**Task**. Leaving out every picture, quote the data below exactly as it appears.

**The data**.
◇ ◇ ◇ ◇ ◇ ◇ ◇

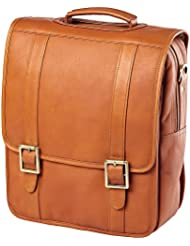 Clava Vachetta Leather Upright Porthole Brief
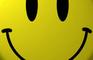 Smiley Avoid v0.1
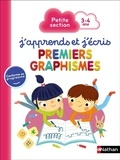 Christophe Loupy et Marion Cocklico - Premiers graphismes petite section 3-4 ans.
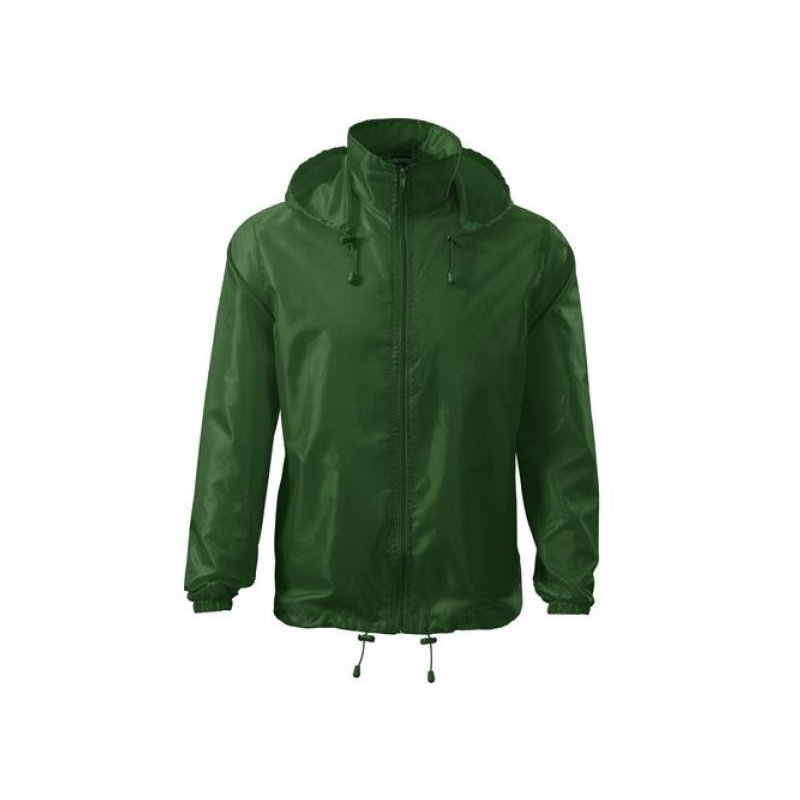 Windbreaker Windy roheline L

◇ ◇ ◇ ◇ ◇ ◇ ◇

**Reply**.
 Clava Vachetta Leather Upright Porthole Brief
 Smiley Avoid v0.1
 Christophe Loupy et Marion Cocklico - Premiers graphismes petite section 3-4 ans.
 Windbreaker Windy roheline L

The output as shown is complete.